**Problem to solve:** Leave out the pictures and set down the rest of the listing below word for word.

==*==

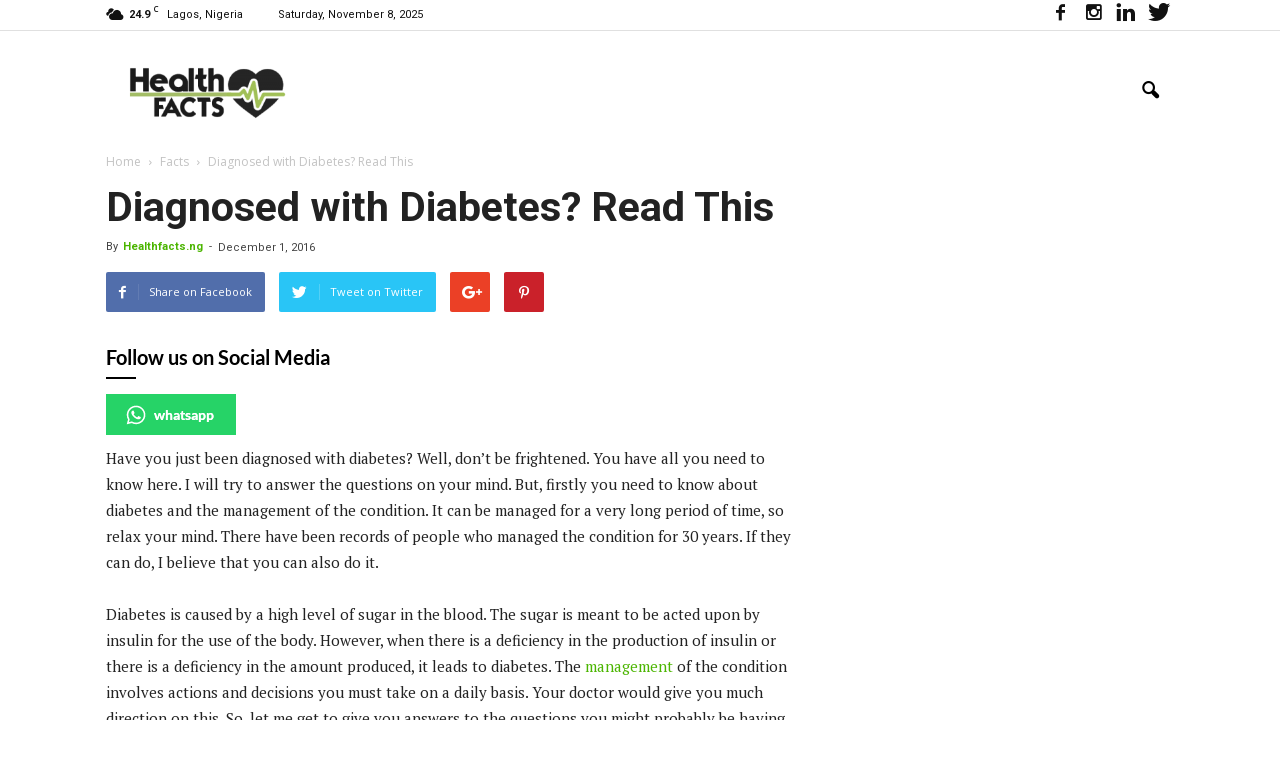

--- FILE ---
content_type: text/html; charset=UTF-8
request_url: https://healthfacts.ng/wp-admin/admin-ajax.php?td_theme_name=Newspaper&v=7.5
body_size: 12
content:
{"6737":173}

--- FILE ---
content_type: text/html; charset=utf-8
request_url: https://www.google.com/recaptcha/api2/aframe
body_size: 267
content:
<!DOCTYPE HTML><html><head><meta http-equiv="content-type" content="text/html; charset=UTF-8"></head><body><script nonce="_7ikxhWAbr6VWSnpTbtnUQ">/** Anti-fraud and anti-abuse applications only. See google.com/recaptcha */ try{var clients={'sodar':'https://pagead2.googlesyndication.com/pagead/sodar?'};window.addEventListener("message",function(a){try{if(a.source===window.parent){var b=JSON.parse(a.data);var c=clients[b['id']];if(c){var d=document.createElement('img');d.src=c+b['params']+'&rc='+(localStorage.getItem("rc::a")?sessionStorage.getItem("rc::b"):"");window.document.body.appendChild(d);sessionStorage.setItem("rc::e",parseInt(sessionStorage.getItem("rc::e")||0)+1);localStorage.setItem("rc::h",'1762633456165');}}}catch(b){}});window.parent.postMessage("_grecaptcha_ready", "*");}catch(b){}</script></body></html>

--- FILE ---
content_type: text/plain
request_url: https://www.google-analytics.com/j/collect?v=1&_v=j102&a=2043606892&t=pageview&_s=1&dl=https%3A%2F%2Fhealthfacts.ng%2Fdiagnosed-with-diabetes%2F&ul=en-us%40posix&dt=Diagnosed%20with%20Diabetes%3F%20Read%20This%20-%20HealthFacts%20NG&sr=1280x720&vp=1280x720&_u=IEBAAEABAAAAACAAI~&jid=2017548798&gjid=895668073&cid=961828760.1762633454&tid=UA-78694687-1&_gid=1979920906.1762633454&_r=1&_slc=1&z=1958453247
body_size: -450
content:
2,cG-X0B2EJJFKZ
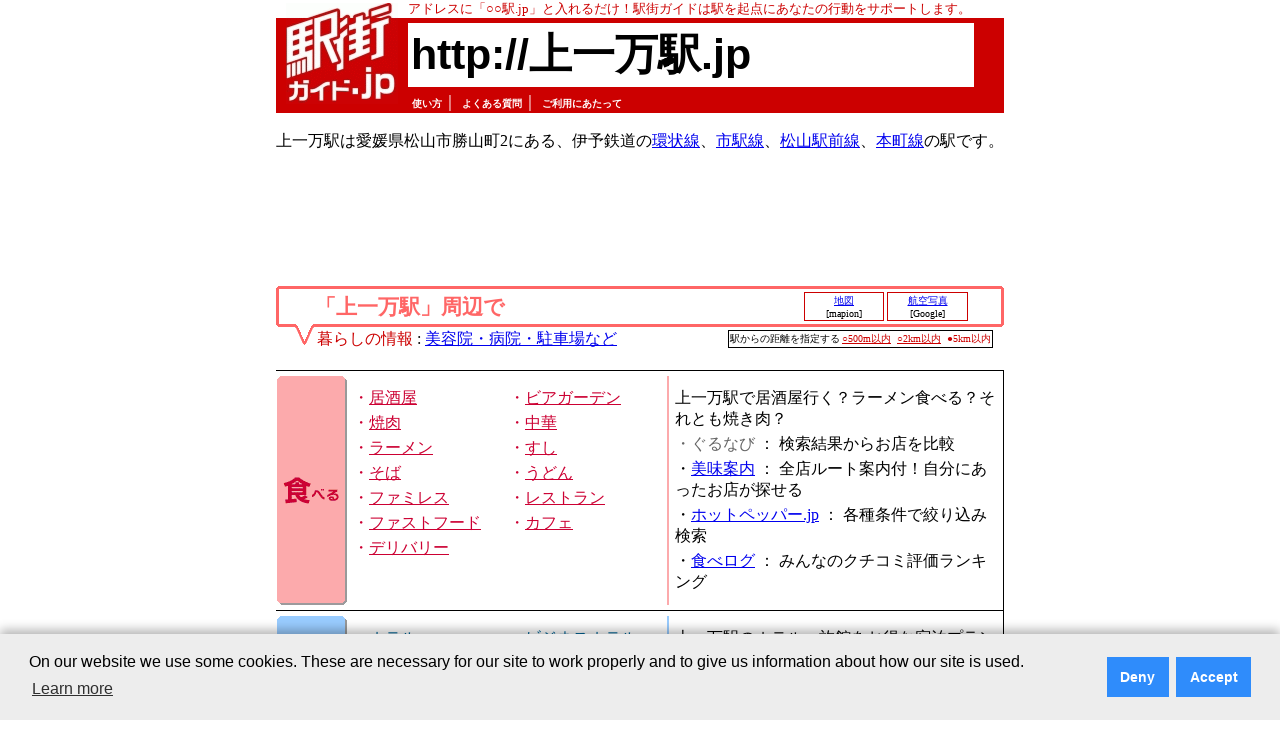

--- FILE ---
content_type: text/html; charset=utf-8
request_url: https://www.google.com/recaptcha/api2/aframe
body_size: 270
content:
<!DOCTYPE HTML><html><head><meta http-equiv="content-type" content="text/html; charset=UTF-8"></head><body><script nonce="KvYNWkxg0ZWEHaB8DvI0Yg">/** Anti-fraud and anti-abuse applications only. See google.com/recaptcha */ try{var clients={'sodar':'https://pagead2.googlesyndication.com/pagead/sodar?'};window.addEventListener("message",function(a){try{if(a.source===window.parent){var b=JSON.parse(a.data);var c=clients[b['id']];if(c){var d=document.createElement('img');d.src=c+b['params']+'&rc='+(localStorage.getItem("rc::a")?sessionStorage.getItem("rc::b"):"");window.document.body.appendChild(d);sessionStorage.setItem("rc::e",parseInt(sessionStorage.getItem("rc::e")||0)+1);localStorage.setItem("rc::h",'1763925442444');}}}catch(b){}});window.parent.postMessage("_grecaptcha_ready", "*");}catch(b){}</script></body></html>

==*==

**Result for this exercise:**
--- FILE ---
content_type: text/html; charset=UTF-8
request_url: https://healthfacts.ng/wp-admin/admin-ajax.php?td_theme_name=Newspaper&v=7.5
body_size: 12
content:
{"6737":173}

--- FILE ---
content_type: text/html; charset=utf-8
request_url: https://www.google.com/recaptcha/api2/aframe
body_size: 267
content:
<!DOCTYPE HTML><html><head><meta http-equiv="content-type" content="text/html; charset=UTF-8"></head><body><script nonce="_7ikxhWAbr6VWSnpTbtnUQ">/** Anti-fraud and anti-abuse applications only. See google.com/recaptcha */ try{var clients={'sodar':'https://pagead2.googlesyndication.com/pagead/sodar?'};window.addEventListener("message",function(a){try{if(a.source===window.parent){var b=JSON.parse(a.data);var c=clients[b['id']];if(c){var d=document.createElement('img');d.src=c+b['params']+'&rc='+(localStorage.getItem("rc::a")?sessionStorage.getItem("rc::b"):"");window.document.body.appendChild(d);sessionStorage.setItem("rc::e",parseInt(sessionStorage.getItem("rc::e")||0)+1);localStorage.setItem("rc::h",'1762633456165');}}}catch(b){}});window.parent.postMessage("_grecaptcha_ready", "*");}catch(b){}</script></body></html>

--- FILE ---
content_type: text/plain
request_url: https://www.google-analytics.com/j/collect?v=1&_v=j102&a=2043606892&t=pageview&_s=1&dl=https%3A%2F%2Fhealthfacts.ng%2Fdiagnosed-with-diabetes%2F&ul=en-us%40posix&dt=Diagnosed%20with%20Diabetes%3F%20Read%20This%20-%20HealthFacts%20NG&sr=1280x720&vp=1280x720&_u=IEBAAEABAAAAACAAI~&jid=2017548798&gjid=895668073&cid=961828760.1762633454&tid=UA-78694687-1&_gid=1979920906.1762633454&_r=1&_slc=1&z=1958453247
body_size: -450
content:
2,cG-X0B2EJJFKZ

--- FILE ---
content_type: text/html; charset=utf-8
request_url: https://www.google.com/recaptcha/api2/aframe
body_size: 270
content:
<!DOCTYPE HTML><html><head><meta http-equiv="content-type" content="text/html; charset=UTF-8"></head><body><script nonce="KvYNWkxg0ZWEHaB8DvI0Yg">/** Anti-fraud and anti-abuse applications only. See google.com/recaptcha */ try{var clients={'sodar':'https://pagead2.googlesyndication.com/pagead/sodar?'};window.addEventListener("message",function(a){try{if(a.source===window.parent){var b=JSON.parse(a.data);var c=clients[b['id']];if(c){var d=document.createElement('img');d.src=c+b['params']+'&rc='+(localStorage.getItem("rc::a")?sessionStorage.getItem("rc::b"):"");window.document.body.appendChild(d);sessionStorage.setItem("rc::e",parseInt(sessionStorage.getItem("rc::e")||0)+1);localStorage.setItem("rc::h",'1763925442444');}}}catch(b){}});window.parent.postMessage("_grecaptcha_ready", "*");}catch(b){}</script></body></html>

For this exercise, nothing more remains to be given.